- Kirkmuirhill Location within South Lanarkshire
- Population: 4,380 (2020)
- Council area: South Lanarkshire;
- Country: Scotland
- Sovereign state: United Kingdom
- Post town: LANARK
- Postcode district: ML11
- Police: Scotland
- Fire: Scottish
- Ambulance: Scottish

= Kirkmuirhill =

Village in South Lanarkshire, Scotland

Kirkmuirhill is a village in South Lanarkshire, Scotland. It borders Blackwood, near Lanark and is sited near Junction 9 of the M74 motorway.

==History==
In 1810 John Begg, husband of Robert Burns' youngest sister Isabella, became the land steward for Mr James Hope Vere MP on his estate at Blackwood. On 24 April 1813, after nearly three years at Blackwood, John met his death when his horse reared and fell on him, crushing him to death.

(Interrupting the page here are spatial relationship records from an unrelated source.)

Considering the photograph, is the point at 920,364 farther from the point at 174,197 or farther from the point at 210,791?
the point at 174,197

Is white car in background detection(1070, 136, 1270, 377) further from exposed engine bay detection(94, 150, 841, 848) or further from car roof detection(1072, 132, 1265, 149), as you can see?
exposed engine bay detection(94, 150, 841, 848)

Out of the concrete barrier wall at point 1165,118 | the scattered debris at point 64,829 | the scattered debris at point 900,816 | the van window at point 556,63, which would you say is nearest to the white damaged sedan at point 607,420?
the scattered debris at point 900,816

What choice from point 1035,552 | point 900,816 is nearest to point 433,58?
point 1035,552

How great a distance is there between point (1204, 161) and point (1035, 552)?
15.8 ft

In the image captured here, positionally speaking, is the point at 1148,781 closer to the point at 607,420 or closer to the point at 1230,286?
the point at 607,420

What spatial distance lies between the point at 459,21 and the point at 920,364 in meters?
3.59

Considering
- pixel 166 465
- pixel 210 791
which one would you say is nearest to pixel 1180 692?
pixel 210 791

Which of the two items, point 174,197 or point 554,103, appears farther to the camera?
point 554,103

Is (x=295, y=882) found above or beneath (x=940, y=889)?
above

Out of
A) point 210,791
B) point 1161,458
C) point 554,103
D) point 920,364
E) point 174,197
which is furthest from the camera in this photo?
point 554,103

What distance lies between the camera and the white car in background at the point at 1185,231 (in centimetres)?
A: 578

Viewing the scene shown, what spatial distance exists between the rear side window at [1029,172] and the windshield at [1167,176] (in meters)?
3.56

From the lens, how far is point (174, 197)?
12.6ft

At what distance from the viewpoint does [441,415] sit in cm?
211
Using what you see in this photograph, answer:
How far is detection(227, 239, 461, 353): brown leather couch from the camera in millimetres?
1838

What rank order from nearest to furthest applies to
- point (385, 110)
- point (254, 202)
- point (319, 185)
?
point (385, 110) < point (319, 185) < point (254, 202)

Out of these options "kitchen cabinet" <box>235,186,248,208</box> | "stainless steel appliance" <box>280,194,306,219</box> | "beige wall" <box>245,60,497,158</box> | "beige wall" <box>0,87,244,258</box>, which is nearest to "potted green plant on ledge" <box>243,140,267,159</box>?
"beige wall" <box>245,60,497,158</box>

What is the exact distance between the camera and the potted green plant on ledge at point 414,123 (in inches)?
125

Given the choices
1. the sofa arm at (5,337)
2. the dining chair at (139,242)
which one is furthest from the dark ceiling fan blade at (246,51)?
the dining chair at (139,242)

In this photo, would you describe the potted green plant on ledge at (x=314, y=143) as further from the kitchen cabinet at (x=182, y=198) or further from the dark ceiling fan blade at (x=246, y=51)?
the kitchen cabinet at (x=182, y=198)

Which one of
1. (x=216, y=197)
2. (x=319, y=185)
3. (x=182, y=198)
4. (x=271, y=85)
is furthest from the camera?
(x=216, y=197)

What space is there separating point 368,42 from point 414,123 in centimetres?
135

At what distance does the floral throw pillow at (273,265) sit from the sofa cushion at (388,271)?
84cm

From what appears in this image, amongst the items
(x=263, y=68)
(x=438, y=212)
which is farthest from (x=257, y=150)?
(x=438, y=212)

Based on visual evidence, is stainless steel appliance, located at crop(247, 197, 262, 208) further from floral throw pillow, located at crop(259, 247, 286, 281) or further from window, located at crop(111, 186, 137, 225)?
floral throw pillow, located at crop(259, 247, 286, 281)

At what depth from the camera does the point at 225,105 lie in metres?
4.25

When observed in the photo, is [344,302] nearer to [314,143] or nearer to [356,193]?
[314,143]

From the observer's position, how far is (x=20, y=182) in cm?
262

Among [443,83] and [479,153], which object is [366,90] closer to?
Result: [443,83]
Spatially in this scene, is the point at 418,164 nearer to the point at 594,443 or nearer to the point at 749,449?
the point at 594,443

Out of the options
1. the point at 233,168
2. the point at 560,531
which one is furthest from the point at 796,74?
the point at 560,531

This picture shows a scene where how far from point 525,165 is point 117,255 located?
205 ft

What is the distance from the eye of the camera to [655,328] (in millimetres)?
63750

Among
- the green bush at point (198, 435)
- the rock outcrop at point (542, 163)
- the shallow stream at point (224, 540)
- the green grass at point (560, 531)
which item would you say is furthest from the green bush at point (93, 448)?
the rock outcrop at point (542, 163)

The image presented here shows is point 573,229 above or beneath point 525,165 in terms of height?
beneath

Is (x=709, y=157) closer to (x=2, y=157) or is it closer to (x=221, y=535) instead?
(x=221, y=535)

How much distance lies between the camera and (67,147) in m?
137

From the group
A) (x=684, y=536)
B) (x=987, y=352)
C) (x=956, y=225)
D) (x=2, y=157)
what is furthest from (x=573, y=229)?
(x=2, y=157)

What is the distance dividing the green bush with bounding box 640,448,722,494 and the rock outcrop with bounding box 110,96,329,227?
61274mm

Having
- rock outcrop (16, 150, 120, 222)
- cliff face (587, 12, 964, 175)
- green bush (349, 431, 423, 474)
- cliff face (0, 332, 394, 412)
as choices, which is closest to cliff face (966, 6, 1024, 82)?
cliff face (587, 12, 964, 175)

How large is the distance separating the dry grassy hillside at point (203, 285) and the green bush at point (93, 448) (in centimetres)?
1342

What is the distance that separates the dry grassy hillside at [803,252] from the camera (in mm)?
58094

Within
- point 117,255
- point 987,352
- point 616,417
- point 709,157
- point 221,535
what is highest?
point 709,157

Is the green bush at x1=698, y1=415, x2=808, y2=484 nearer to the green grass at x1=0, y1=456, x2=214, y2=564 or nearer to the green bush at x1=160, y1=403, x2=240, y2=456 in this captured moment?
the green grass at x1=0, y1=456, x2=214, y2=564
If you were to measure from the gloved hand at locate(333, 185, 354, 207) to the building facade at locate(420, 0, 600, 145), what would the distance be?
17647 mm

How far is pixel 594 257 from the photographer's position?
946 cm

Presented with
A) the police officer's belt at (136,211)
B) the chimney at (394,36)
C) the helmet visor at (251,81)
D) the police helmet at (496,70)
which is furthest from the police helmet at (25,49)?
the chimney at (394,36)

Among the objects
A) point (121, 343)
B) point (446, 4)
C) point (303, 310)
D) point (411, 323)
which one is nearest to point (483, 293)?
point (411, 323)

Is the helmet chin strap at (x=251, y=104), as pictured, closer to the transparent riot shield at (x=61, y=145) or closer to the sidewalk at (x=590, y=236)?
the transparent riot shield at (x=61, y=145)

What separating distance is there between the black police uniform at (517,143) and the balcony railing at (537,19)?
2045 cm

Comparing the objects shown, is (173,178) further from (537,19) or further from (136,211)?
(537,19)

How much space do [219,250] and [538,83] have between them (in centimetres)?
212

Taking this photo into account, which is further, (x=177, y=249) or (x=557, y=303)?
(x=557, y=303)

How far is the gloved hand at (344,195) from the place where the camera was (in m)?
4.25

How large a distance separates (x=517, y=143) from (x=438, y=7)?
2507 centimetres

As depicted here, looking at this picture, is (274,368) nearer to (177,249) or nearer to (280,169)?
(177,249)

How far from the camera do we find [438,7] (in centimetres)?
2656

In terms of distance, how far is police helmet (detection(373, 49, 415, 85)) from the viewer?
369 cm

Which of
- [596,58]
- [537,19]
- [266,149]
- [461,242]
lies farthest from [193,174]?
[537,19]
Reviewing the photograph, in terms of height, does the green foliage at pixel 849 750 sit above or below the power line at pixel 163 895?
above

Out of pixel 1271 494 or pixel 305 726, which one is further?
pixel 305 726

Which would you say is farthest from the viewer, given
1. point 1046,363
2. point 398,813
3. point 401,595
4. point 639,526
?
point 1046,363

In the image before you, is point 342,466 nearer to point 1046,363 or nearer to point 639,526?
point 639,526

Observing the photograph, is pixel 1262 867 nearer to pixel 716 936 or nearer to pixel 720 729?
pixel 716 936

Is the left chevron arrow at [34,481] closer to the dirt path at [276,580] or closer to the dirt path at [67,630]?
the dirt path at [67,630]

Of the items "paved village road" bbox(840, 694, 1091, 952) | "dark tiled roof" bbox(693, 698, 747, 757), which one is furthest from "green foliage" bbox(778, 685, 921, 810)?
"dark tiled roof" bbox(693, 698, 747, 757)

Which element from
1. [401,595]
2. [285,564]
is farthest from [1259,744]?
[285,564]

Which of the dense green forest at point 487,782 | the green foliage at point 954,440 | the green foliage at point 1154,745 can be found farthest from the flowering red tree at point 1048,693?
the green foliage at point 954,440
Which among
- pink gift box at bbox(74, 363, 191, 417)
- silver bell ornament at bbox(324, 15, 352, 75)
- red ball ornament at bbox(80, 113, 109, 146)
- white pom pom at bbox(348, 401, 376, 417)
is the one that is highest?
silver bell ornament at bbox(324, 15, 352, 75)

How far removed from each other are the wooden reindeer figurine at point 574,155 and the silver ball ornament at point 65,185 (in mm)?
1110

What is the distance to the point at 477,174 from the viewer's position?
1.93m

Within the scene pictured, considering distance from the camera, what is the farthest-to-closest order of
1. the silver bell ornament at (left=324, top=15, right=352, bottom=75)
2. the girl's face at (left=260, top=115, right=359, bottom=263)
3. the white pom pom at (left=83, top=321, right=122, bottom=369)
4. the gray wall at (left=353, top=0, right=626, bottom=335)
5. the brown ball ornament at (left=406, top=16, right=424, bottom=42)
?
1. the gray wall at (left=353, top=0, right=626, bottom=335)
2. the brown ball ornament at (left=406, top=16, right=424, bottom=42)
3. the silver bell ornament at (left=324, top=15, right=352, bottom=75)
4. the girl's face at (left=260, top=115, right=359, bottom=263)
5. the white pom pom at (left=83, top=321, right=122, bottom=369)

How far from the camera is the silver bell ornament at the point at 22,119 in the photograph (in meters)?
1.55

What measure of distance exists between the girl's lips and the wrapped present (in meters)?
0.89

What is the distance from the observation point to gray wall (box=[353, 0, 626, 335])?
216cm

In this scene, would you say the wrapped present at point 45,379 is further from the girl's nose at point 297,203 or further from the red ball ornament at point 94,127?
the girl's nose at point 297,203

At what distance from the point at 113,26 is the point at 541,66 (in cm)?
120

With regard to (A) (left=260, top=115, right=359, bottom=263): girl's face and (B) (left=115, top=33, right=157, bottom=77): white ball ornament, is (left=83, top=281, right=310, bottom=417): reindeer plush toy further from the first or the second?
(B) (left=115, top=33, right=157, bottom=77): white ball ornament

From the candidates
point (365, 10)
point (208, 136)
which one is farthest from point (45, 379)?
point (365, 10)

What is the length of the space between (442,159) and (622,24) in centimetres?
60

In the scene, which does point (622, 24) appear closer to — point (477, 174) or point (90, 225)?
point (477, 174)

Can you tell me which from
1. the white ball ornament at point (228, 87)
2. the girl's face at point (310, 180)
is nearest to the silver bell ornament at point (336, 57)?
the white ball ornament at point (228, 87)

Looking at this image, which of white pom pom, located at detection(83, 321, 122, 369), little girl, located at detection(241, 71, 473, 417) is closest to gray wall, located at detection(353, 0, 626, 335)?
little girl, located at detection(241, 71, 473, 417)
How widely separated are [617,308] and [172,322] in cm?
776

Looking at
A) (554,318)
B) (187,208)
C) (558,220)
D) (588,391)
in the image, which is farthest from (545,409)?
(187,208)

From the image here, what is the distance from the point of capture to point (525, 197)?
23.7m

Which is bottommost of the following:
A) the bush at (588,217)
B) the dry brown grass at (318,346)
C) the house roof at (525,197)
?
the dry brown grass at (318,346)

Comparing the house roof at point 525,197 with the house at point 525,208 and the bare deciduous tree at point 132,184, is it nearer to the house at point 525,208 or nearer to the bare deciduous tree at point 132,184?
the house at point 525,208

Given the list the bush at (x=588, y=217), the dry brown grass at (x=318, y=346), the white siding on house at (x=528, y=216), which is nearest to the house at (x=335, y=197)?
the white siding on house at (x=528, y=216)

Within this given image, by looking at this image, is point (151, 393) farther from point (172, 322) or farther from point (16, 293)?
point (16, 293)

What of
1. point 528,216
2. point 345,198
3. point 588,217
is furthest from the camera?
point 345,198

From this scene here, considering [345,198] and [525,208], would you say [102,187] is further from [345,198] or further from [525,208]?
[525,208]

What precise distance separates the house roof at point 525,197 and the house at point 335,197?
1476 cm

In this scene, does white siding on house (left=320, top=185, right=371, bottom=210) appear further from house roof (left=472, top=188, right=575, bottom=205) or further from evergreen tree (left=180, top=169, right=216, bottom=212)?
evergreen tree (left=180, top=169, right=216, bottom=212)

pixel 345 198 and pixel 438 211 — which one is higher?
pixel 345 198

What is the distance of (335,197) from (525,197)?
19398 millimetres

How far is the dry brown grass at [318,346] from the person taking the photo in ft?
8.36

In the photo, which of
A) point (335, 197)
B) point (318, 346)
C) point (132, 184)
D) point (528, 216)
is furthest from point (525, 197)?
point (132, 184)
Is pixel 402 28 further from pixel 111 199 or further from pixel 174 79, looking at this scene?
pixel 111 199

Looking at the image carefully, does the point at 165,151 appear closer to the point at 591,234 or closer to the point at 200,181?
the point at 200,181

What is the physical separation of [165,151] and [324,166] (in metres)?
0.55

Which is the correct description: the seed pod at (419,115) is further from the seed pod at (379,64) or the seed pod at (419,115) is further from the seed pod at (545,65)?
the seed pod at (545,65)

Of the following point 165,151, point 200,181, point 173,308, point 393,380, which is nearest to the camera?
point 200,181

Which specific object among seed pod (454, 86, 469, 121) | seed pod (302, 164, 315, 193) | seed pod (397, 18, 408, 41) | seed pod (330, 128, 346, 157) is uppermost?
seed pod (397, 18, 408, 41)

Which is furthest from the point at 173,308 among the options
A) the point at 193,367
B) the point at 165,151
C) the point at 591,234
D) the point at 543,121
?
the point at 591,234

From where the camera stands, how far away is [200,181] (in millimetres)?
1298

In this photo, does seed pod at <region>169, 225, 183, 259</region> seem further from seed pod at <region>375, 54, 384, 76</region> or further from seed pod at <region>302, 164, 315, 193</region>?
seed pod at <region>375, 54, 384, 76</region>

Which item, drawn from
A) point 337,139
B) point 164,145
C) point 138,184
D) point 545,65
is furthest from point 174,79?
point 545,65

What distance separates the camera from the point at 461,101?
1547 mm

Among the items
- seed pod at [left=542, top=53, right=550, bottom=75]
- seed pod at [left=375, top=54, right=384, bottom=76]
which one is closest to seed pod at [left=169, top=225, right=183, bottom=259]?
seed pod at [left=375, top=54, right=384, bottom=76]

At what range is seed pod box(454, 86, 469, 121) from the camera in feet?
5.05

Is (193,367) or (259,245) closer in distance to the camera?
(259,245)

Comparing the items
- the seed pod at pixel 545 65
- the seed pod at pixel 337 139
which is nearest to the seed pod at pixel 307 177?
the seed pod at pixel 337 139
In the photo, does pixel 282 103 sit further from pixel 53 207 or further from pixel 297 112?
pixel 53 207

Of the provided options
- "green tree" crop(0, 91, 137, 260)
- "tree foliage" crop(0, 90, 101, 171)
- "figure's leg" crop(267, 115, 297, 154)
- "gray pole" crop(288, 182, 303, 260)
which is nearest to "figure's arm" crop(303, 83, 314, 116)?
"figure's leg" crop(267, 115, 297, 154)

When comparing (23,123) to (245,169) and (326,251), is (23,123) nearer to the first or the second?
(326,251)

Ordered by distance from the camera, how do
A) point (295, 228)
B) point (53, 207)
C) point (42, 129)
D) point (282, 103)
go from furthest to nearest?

He was returning from his regular trip to Lesmahagow market on a horse that he had been asked to ride because it had become fractious due to lack of exercise. Isabella was left a widow with nine children with ages from three to eighteen. For a while Mr James Hope Vere paid her a small annual grant however to make ends meet she opened a dame's school in Kirkmuirhill which she ran for four years before moving to Ormiston.

== Amenities ==

=== Churches ===
There are a number of Christian congregations within the village. These include Kirkmuirhill Parish Church of Scotland; Hope Church: Blackwood & Kirkmuirhill Free Church of Scotland, Our Lady & St John's Catholic Church and Kirkmuirhill Gospel Hall.

==Bibliography==
1. Begg, Robert Burns (1891). Memoir of Isobel Burns. Privately printed.